Rows from a spatial reasoning dataset
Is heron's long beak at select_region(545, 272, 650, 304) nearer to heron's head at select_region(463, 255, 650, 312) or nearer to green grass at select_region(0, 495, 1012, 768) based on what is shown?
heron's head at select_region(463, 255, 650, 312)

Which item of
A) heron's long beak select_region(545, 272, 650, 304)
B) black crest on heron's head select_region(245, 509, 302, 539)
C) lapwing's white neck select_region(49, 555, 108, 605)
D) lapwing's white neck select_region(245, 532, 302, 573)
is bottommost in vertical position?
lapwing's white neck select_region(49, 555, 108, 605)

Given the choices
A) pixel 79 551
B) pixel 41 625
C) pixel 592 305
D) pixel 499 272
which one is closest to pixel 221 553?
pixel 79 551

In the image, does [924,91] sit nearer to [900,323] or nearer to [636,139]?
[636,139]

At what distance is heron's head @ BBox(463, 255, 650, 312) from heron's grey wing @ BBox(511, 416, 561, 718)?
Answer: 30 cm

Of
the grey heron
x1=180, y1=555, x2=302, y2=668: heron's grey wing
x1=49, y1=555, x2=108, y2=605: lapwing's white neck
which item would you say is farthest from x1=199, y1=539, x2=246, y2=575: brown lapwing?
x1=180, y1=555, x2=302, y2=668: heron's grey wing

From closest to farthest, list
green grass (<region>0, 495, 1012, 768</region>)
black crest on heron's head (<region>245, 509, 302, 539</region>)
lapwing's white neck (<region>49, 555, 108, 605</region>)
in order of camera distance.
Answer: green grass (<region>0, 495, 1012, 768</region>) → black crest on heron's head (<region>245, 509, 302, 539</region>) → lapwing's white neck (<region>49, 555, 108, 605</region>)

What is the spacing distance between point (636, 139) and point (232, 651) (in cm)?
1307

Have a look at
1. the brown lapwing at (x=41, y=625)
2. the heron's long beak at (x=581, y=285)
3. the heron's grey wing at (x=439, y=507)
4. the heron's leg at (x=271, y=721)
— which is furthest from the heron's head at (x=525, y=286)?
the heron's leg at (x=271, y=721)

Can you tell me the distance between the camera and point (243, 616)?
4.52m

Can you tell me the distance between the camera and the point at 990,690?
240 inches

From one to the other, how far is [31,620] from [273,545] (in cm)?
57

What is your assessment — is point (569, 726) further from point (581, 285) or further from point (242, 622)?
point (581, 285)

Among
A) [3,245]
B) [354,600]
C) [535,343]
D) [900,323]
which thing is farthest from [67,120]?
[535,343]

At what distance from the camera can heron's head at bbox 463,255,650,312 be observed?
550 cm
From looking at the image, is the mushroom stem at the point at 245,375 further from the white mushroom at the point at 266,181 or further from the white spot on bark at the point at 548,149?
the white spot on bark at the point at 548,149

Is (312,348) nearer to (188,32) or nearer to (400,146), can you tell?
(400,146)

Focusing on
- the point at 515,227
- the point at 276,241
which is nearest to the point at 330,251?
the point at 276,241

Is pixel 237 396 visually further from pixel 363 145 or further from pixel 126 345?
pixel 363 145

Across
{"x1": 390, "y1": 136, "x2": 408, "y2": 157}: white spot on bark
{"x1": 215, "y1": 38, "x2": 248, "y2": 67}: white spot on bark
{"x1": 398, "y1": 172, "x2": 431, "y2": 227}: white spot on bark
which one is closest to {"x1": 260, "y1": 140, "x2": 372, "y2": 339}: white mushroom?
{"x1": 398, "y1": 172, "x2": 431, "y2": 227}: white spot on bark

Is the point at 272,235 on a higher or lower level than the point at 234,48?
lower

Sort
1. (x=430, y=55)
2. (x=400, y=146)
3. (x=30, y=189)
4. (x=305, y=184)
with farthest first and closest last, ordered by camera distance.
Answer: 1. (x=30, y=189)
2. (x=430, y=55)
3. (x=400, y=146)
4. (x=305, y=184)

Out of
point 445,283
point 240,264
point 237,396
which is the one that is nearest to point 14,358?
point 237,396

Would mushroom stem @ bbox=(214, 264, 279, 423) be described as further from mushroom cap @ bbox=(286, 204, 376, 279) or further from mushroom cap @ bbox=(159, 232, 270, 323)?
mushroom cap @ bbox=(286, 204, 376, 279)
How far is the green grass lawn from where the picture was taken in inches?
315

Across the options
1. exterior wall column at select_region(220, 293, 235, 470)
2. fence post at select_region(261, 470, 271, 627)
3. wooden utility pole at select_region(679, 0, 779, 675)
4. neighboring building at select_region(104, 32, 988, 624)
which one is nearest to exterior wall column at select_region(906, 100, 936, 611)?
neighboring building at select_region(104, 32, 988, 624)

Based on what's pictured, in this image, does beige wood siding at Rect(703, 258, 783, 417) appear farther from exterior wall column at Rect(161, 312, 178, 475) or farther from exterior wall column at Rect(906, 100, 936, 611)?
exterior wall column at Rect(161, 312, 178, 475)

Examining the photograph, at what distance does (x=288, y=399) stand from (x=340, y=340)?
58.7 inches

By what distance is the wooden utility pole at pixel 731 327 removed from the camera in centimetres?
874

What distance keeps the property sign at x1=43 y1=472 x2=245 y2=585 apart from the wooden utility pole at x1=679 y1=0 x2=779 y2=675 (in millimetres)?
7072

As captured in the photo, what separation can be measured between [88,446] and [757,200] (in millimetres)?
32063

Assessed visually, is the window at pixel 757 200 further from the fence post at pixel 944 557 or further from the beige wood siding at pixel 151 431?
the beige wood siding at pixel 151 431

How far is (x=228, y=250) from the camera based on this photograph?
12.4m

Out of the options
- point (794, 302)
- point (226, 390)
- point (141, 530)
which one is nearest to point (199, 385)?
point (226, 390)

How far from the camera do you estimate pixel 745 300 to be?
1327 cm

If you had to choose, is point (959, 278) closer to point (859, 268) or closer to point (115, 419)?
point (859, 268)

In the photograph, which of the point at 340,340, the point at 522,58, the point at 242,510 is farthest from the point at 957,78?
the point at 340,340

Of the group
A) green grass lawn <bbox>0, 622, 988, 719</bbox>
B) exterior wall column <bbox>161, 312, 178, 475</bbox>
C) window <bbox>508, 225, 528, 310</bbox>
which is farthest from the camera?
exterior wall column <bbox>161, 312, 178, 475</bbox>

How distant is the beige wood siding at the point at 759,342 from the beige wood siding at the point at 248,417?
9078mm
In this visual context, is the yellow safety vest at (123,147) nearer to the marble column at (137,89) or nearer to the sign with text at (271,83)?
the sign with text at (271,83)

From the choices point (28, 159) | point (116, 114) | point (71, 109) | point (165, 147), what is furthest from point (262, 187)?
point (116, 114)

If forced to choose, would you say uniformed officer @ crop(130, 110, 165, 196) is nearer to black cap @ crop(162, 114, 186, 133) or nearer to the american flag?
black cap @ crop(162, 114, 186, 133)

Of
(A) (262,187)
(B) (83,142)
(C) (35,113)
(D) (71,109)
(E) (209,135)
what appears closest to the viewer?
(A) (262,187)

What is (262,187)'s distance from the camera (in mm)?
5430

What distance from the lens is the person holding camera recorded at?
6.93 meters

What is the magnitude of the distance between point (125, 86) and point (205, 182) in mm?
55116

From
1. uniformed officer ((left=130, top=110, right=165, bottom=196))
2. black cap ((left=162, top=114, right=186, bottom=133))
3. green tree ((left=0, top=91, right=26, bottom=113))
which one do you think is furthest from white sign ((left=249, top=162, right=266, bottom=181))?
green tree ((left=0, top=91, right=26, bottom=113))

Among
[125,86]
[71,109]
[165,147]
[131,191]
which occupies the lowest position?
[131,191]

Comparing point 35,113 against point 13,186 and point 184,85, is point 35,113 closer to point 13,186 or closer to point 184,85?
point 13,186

TASK BRIEF —
Rewrite the listing with every "furthest" changed to "farthest" and all other text left unchanged.

EXERCISE ANSWER —
Is heron's long beak at select_region(545, 272, 650, 304) nearer to heron's head at select_region(463, 255, 650, 312) or nearer to green grass at select_region(0, 495, 1012, 768) based on what is shown?
heron's head at select_region(463, 255, 650, 312)

Which item of
A) heron's long beak select_region(545, 272, 650, 304)
B) black crest on heron's head select_region(245, 509, 302, 539)
C) lapwing's white neck select_region(49, 555, 108, 605)
D) lapwing's white neck select_region(245, 532, 302, 573)
is bottommost in vertical position?
lapwing's white neck select_region(49, 555, 108, 605)

Given the choices
A) pixel 79 551
B) pixel 41 625
C) pixel 592 305
D) pixel 499 272
which one is closest to pixel 221 553?
pixel 79 551

In the image, does [924,91] sit nearer to [900,323] or nearer to [636,139]?
[636,139]

At what distance is heron's head @ BBox(463, 255, 650, 312) from heron's grey wing @ BBox(511, 416, 561, 718)?
Answer: 30 cm

Of
the grey heron
x1=180, y1=555, x2=302, y2=668: heron's grey wing
x1=49, y1=555, x2=108, y2=605: lapwing's white neck
which item would you say is farthest from x1=199, y1=539, x2=246, y2=575: brown lapwing?
x1=180, y1=555, x2=302, y2=668: heron's grey wing

From closest to farthest, list
green grass (<region>0, 495, 1012, 768</region>)
black crest on heron's head (<region>245, 509, 302, 539</region>)
lapwing's white neck (<region>49, 555, 108, 605</region>)
in order of camera distance.
Answer: green grass (<region>0, 495, 1012, 768</region>) → black crest on heron's head (<region>245, 509, 302, 539</region>) → lapwing's white neck (<region>49, 555, 108, 605</region>)

What is the spacing distance between point (636, 139) and point (232, 651) (in cm)?
1307

Have a look at
1. the brown lapwing at (x=41, y=625)
2. the heron's long beak at (x=581, y=285)
3. the heron's grey wing at (x=439, y=507)
4. the heron's leg at (x=271, y=721)
— which is farthest from the heron's head at (x=525, y=286)?
the heron's leg at (x=271, y=721)

Can you tell me the distance between the camera and point (243, 616)?
4.52m

Can you tell me the distance between the camera and the point at 990,690?
240 inches

From one to the other, how far is [31,620] from [273,545] (in cm)?
57

What is your assessment — is point (569, 726) further from point (581, 285) or further from point (242, 622)?
point (581, 285)

Among
A) [3,245]
B) [354,600]
C) [535,343]
D) [900,323]
which thing is farthest from [67,120]?
[535,343]

At what distance from the camera can heron's head at bbox 463,255,650,312 be observed?
550 cm
From looking at the image, is the mushroom stem at the point at 245,375 further from the white mushroom at the point at 266,181 or further from the white spot on bark at the point at 548,149?
the white spot on bark at the point at 548,149

Is (312,348) nearer to (188,32) or nearer to (400,146), can you tell?
(400,146)

Focusing on
- the point at 515,227
- the point at 276,241
which is nearest to the point at 330,251?
the point at 276,241

Is pixel 237 396 visually further from pixel 363 145 or further from pixel 126 345?
pixel 363 145

Across
{"x1": 390, "y1": 136, "x2": 408, "y2": 157}: white spot on bark
{"x1": 215, "y1": 38, "x2": 248, "y2": 67}: white spot on bark
{"x1": 398, "y1": 172, "x2": 431, "y2": 227}: white spot on bark
which one is closest to {"x1": 260, "y1": 140, "x2": 372, "y2": 339}: white mushroom?
{"x1": 398, "y1": 172, "x2": 431, "y2": 227}: white spot on bark

Is the point at 272,235 on a higher or lower level than the point at 234,48?
lower

Sort
1. (x=430, y=55)
2. (x=400, y=146)
3. (x=30, y=189)
4. (x=305, y=184)
with farthest first and closest last, ordered by camera distance.
Answer: 1. (x=30, y=189)
2. (x=430, y=55)
3. (x=400, y=146)
4. (x=305, y=184)

Out of
point 445,283
point 240,264
point 237,396
which is the one that is nearest to point 14,358?
point 237,396

Would mushroom stem @ bbox=(214, 264, 279, 423) be described as further from mushroom cap @ bbox=(286, 204, 376, 279) or further from mushroom cap @ bbox=(159, 232, 270, 323)?
mushroom cap @ bbox=(286, 204, 376, 279)
How far is the green grass lawn from where the picture was taken in inches?
315

Across the options
1. exterior wall column at select_region(220, 293, 235, 470)
2. fence post at select_region(261, 470, 271, 627)
3. wooden utility pole at select_region(679, 0, 779, 675)
4. neighboring building at select_region(104, 32, 988, 624)
which one is nearest to exterior wall column at select_region(906, 100, 936, 611)?
neighboring building at select_region(104, 32, 988, 624)

Based on what's pictured, in this image, does beige wood siding at Rect(703, 258, 783, 417) appear farther from exterior wall column at Rect(161, 312, 178, 475) or farther from exterior wall column at Rect(906, 100, 936, 611)?
exterior wall column at Rect(161, 312, 178, 475)

Examining the photograph, at what distance does (x=288, y=399) stand from (x=340, y=340)?
58.7 inches

By what distance is the wooden utility pole at pixel 731 327 removed from the camera in centimetres?
874

What distance keeps the property sign at x1=43 y1=472 x2=245 y2=585 apart from the wooden utility pole at x1=679 y1=0 x2=779 y2=675 (in millimetres)?
7072

As captured in the photo, what separation can be measured between [88,446] and [757,200] (in millimetres)?
32063

Assessed visually, is the window at pixel 757 200 further from the fence post at pixel 944 557 or further from the beige wood siding at pixel 151 431?
the beige wood siding at pixel 151 431

How far is (x=228, y=250) from the camera based on this photograph?
12.4m

Out of the options
- point (794, 302)
- point (226, 390)
- point (141, 530)
which one is nearest to point (199, 385)?
point (226, 390)

How far from the camera do you estimate pixel 745 300 to be?
1327 cm

If you had to choose, is point (959, 278) closer to point (859, 268) or closer to point (115, 419)?
point (859, 268)

In the photograph, which of the point at 340,340, the point at 522,58, the point at 242,510 is farthest from the point at 957,78?
the point at 340,340

Of the group
A) green grass lawn <bbox>0, 622, 988, 719</bbox>
B) exterior wall column <bbox>161, 312, 178, 475</bbox>
C) window <bbox>508, 225, 528, 310</bbox>
which is farthest from the camera?
exterior wall column <bbox>161, 312, 178, 475</bbox>

How distant is the beige wood siding at the point at 759,342 from the beige wood siding at the point at 248,417?
9078mm
In this visual context, is the yellow safety vest at (123,147) nearer to the marble column at (137,89) or nearer to the sign with text at (271,83)?
the sign with text at (271,83)

From the choices point (28, 159) | point (116, 114) | point (71, 109) | point (165, 147), what is farthest from point (262, 187)?
point (116, 114)

If forced to choose, would you say uniformed officer @ crop(130, 110, 165, 196) is nearer to black cap @ crop(162, 114, 186, 133) or nearer to the american flag?
black cap @ crop(162, 114, 186, 133)

Of
(A) (262,187)
(B) (83,142)
(C) (35,113)
(D) (71,109)
(E) (209,135)
what appears closest to the viewer?
(A) (262,187)

What is (262,187)'s distance from the camera (in mm)?
5430

What distance from the lens is the person holding camera recorded at?
6.93 meters

What is the magnitude of the distance between point (125, 86) and point (205, 182) in mm?
55116

From
1. uniformed officer ((left=130, top=110, right=165, bottom=196))
2. black cap ((left=162, top=114, right=186, bottom=133))
3. green tree ((left=0, top=91, right=26, bottom=113))
which one do you think is farthest from white sign ((left=249, top=162, right=266, bottom=181))?
green tree ((left=0, top=91, right=26, bottom=113))

Among
[125,86]
[71,109]
[165,147]
[131,191]
which occupies the lowest position?
[131,191]

Comparing point 35,113 against point 13,186 and point 184,85, is point 35,113 closer to point 13,186 or closer to point 184,85?
point 13,186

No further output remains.